As investigações conduzidas pelas autoridades apontam que o ex-funcionário atuava como operador de um esquema estruturado para direcionar licitações em favor de empresas específicas. As irregularidades identificadas envolvem contratos em diversos setores, incluindo serviços de comunicação, eventos, atendimento médico e fornecimento de materiais destinados à população.
Irregularidades em aquisições para enchentes
Dentre as fraudes descobertas, destaca-se a compra de 24 embarcações previstas para operações de suporte durante enchentes.
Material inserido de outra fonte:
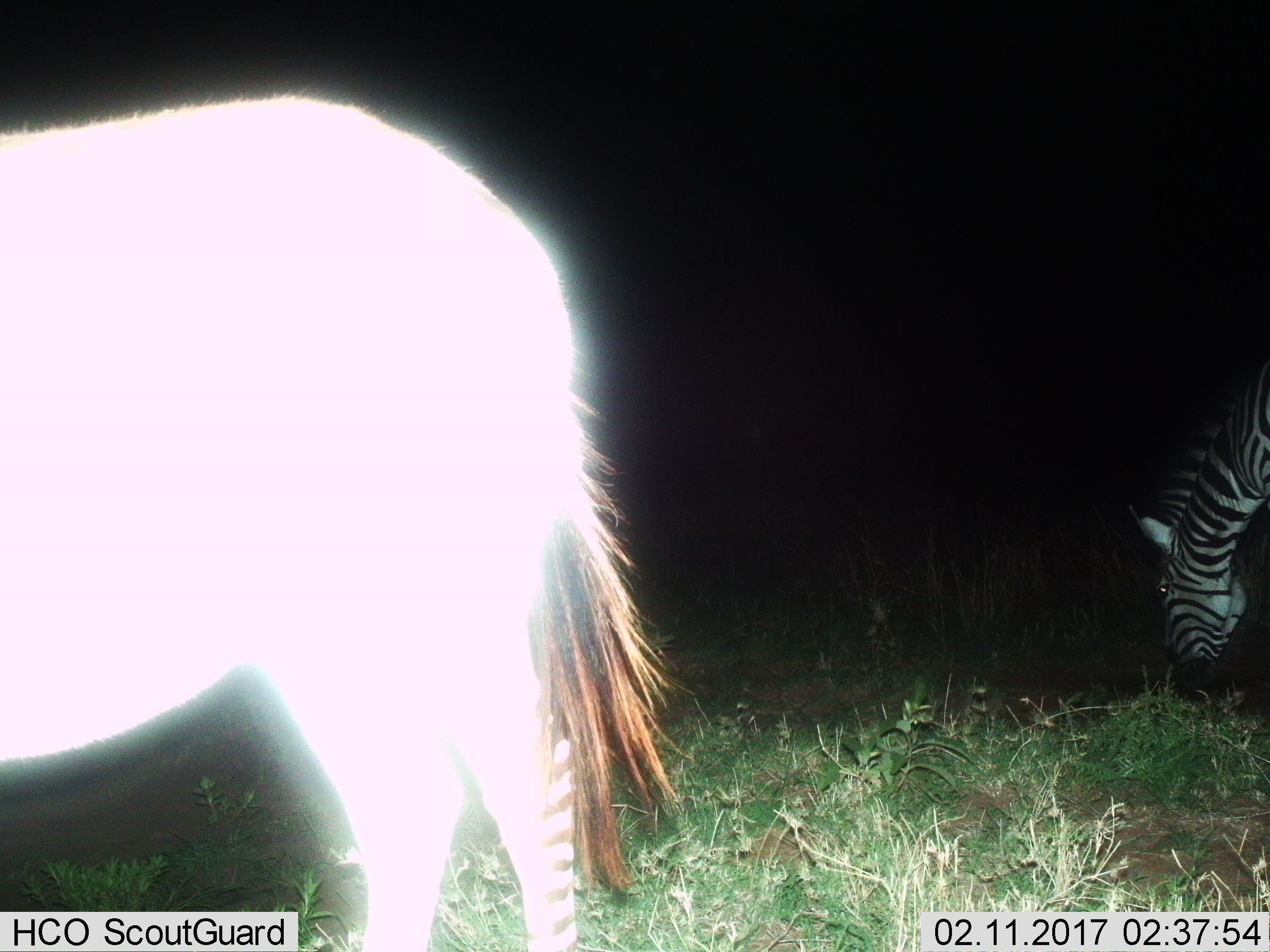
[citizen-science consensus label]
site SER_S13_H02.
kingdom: Animalia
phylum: Chordata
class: Mammalia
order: Perissodactyla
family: Equidae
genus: Equus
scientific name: Equus quagga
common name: plains zebra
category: zebraplains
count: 2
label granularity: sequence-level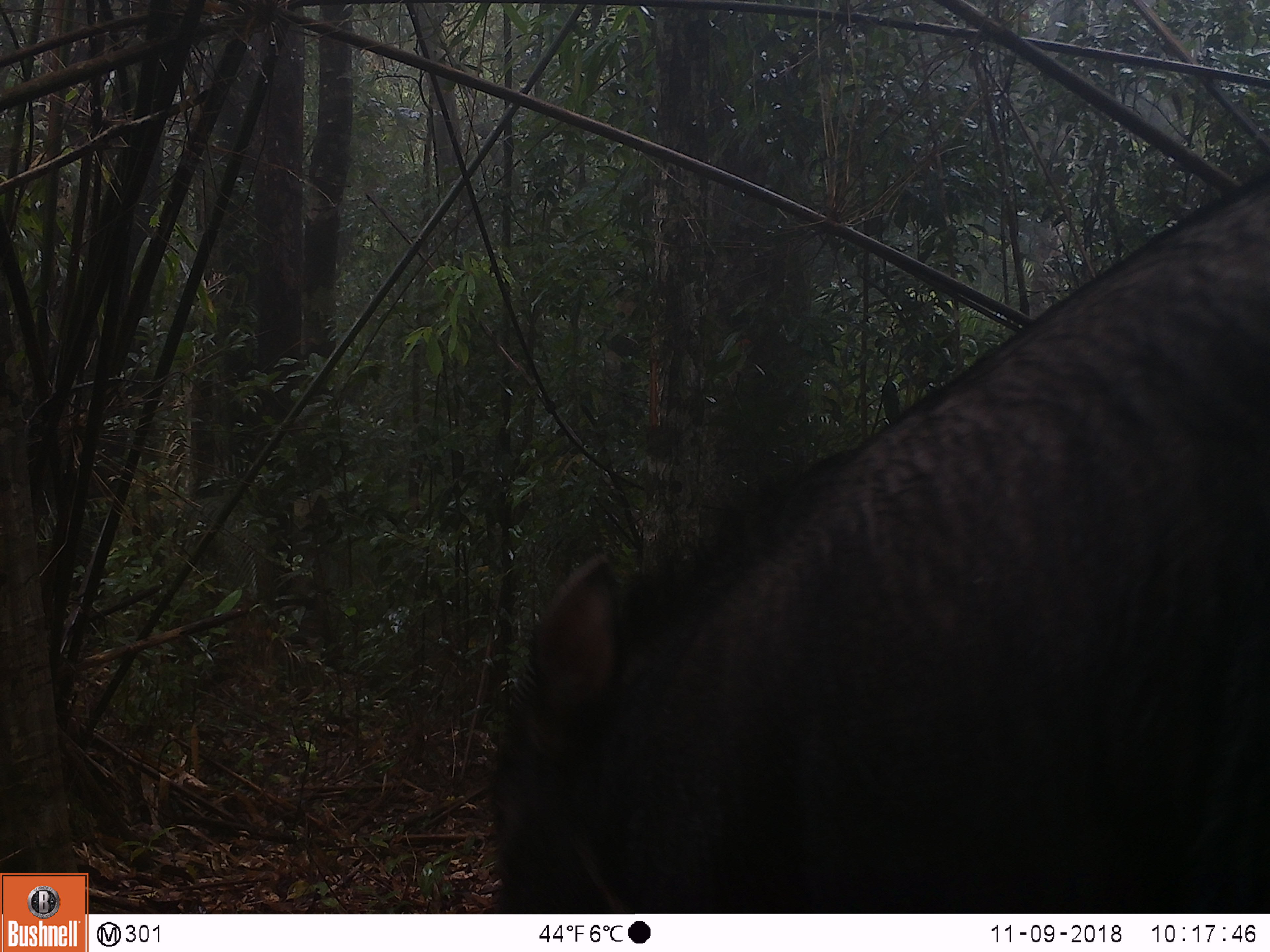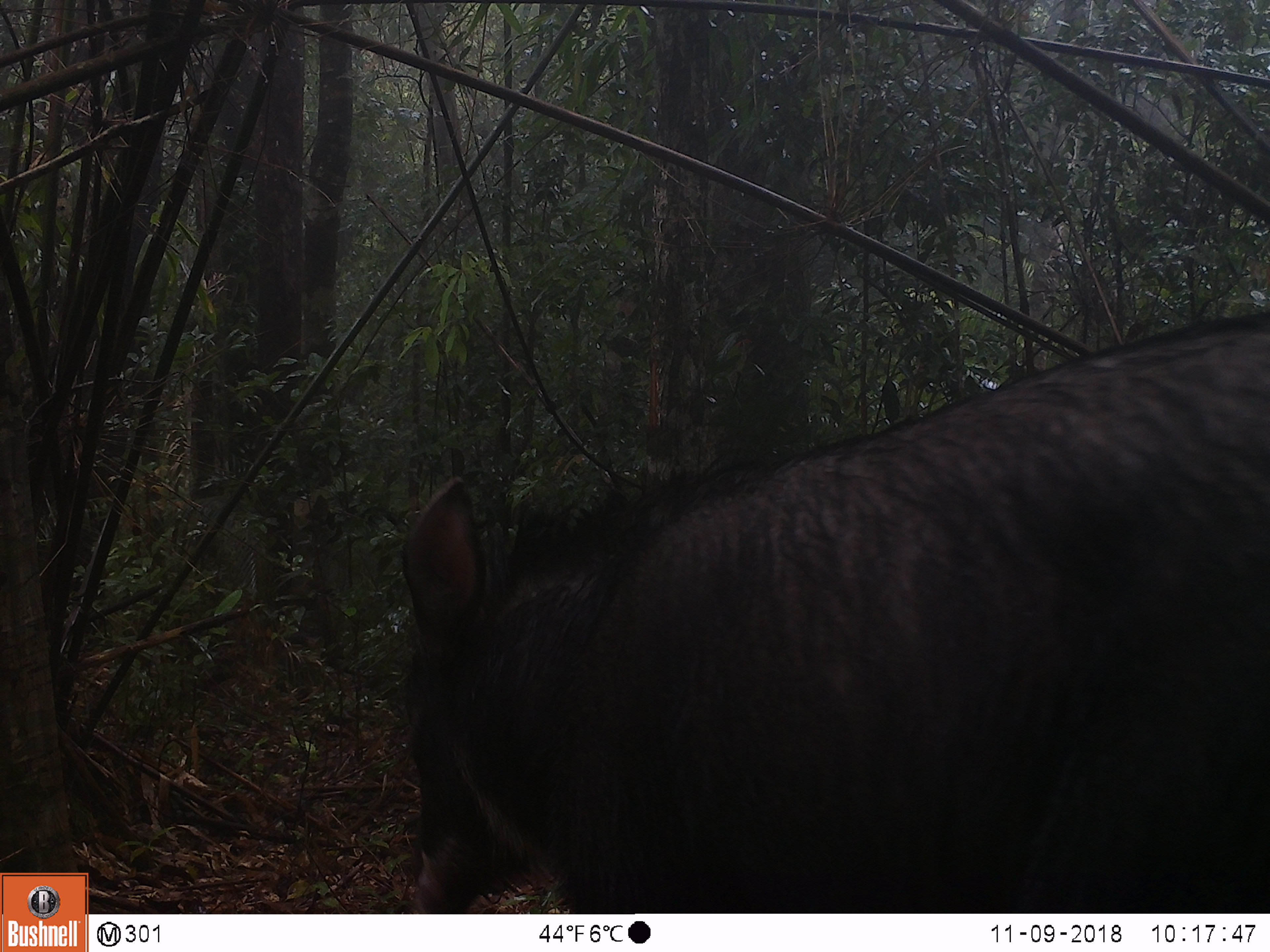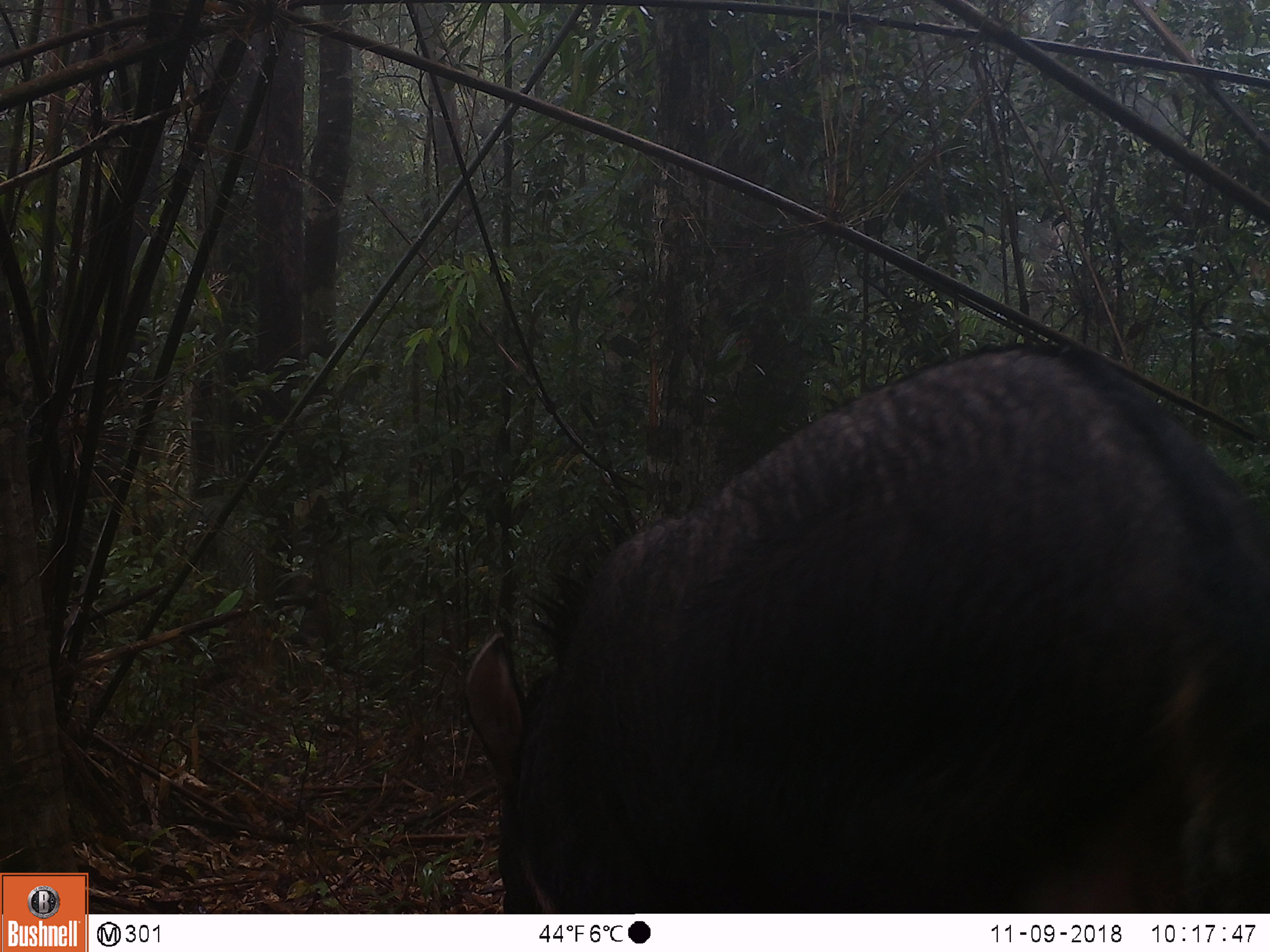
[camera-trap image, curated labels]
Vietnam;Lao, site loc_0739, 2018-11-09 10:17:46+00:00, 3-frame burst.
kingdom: Animalia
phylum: Chordata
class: Mammalia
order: Artiodactyla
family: Bovidae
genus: Capricornis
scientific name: Capricornis sumatraensis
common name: chinese serow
Chinese serow (Capricornis sumatraensis). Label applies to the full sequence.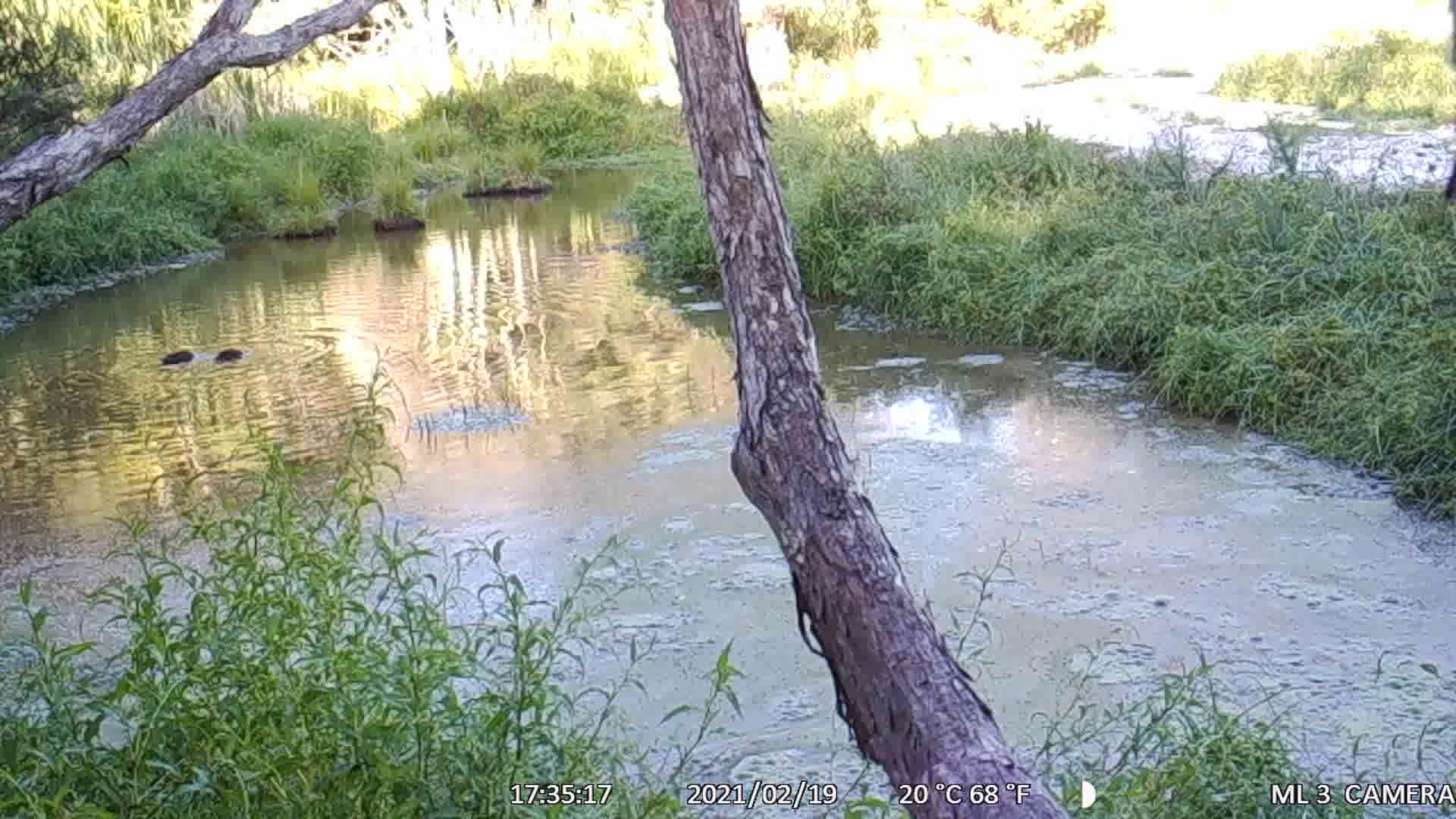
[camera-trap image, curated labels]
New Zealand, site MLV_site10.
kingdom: Animalia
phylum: Chordata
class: Aves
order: Anseriformes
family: Anatidae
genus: Anas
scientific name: Anas chlorotis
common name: brown teal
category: pateke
Pateke (brown teal) (Anas chlorotis).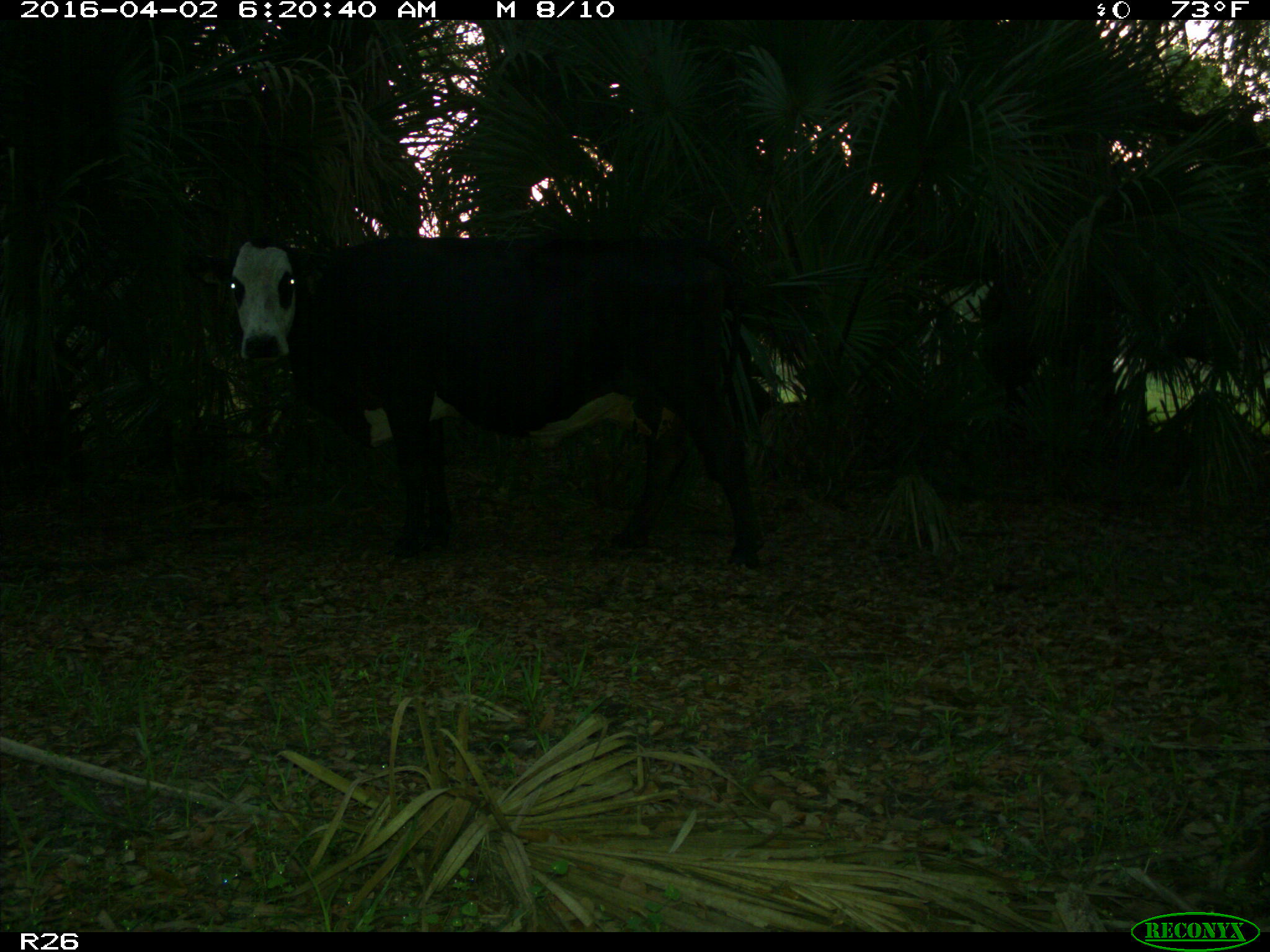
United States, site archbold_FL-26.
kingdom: Animalia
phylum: Chordata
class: Mammalia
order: Artiodactyla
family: Bovidae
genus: Bos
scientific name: Bos taurus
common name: domestic cow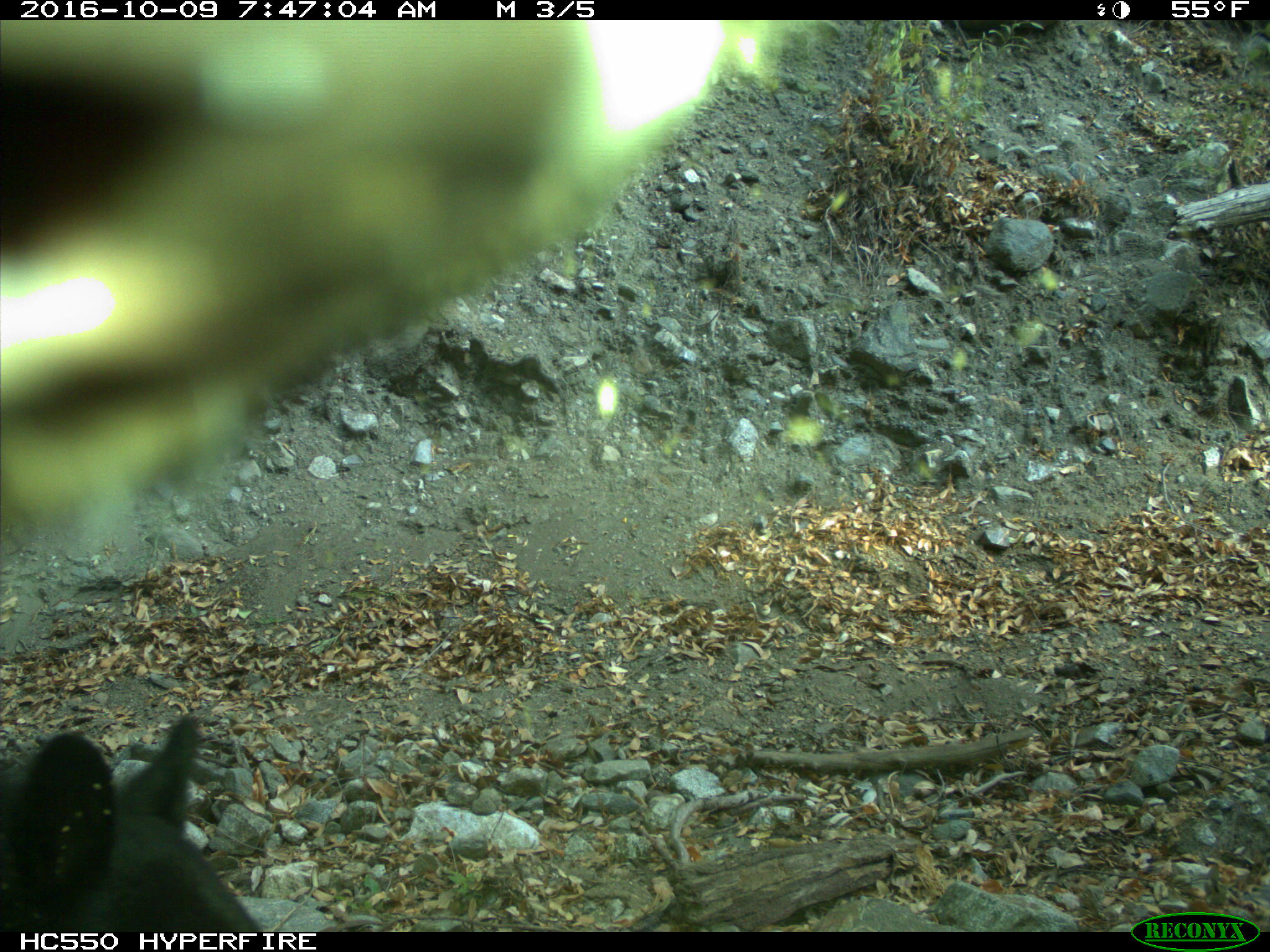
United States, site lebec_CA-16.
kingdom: Animalia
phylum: Chordata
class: Mammalia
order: Carnivora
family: Ursidae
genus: Ursus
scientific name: Ursus americanus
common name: american black bear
Ursus americanus (american black bear).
O município recebeu apenas duas unidades do total adquirido. Além disso, uma auditoria revelou que um bote inflável licitado para resgates foi substituído por um modelo recreativo voltado para uso em piscinas infantis. Outro barco entregue apresentava dimensões inadequadas para as áreas alagadas da região.
A Justiça também apontou suspeitas sobre a contratação de um serviço de buffet para 600 convidados, cujo edital exigia, simultaneamente, que a empresa prestasse serviços gráficos e confeccionasse panfletos. A interpretação judicial considera essa exigência como uma manobra para direcionar a concorrência.
A análise financeira dos registros do ex-secretário revelou um aumento patrimonial superior a 400% em três anos, discrepante dos rendimentos oficiais declarados. Durante esse período, ele adquiriu imóveis de alto valor, incluindo um apartamento avaliado em R$ 1,35 milhão no condomínio Península, na Barra da Tijuca, zona oeste do Rio de Janeiro.
O processo judicial envolveu outras sete pessoas que também foram condenadas. Carlos Eduardo Pereira da Silva ocupava a chefia da pasta de Governo desde janeiro de 2025, nomeado pelo prefeito Márcio Canella (União Brasil). Na época da indicação, o secretário já era investigado por atos ilegais. Canella afirmou não ter relação com as condutas descritas na sentença.
A defesa de Carlos Eduardo Pereira da Silva ressaltou que não há condenação criminal definitiva e que pretende comprovar a legalidade das atividades desempenhadas durante o exercício do cargo. O caso reforça a necessidade de transparência nos processos licitatórios municipais, conforme destacado em relatórios recentes sobre fiscalização de recursos públicos.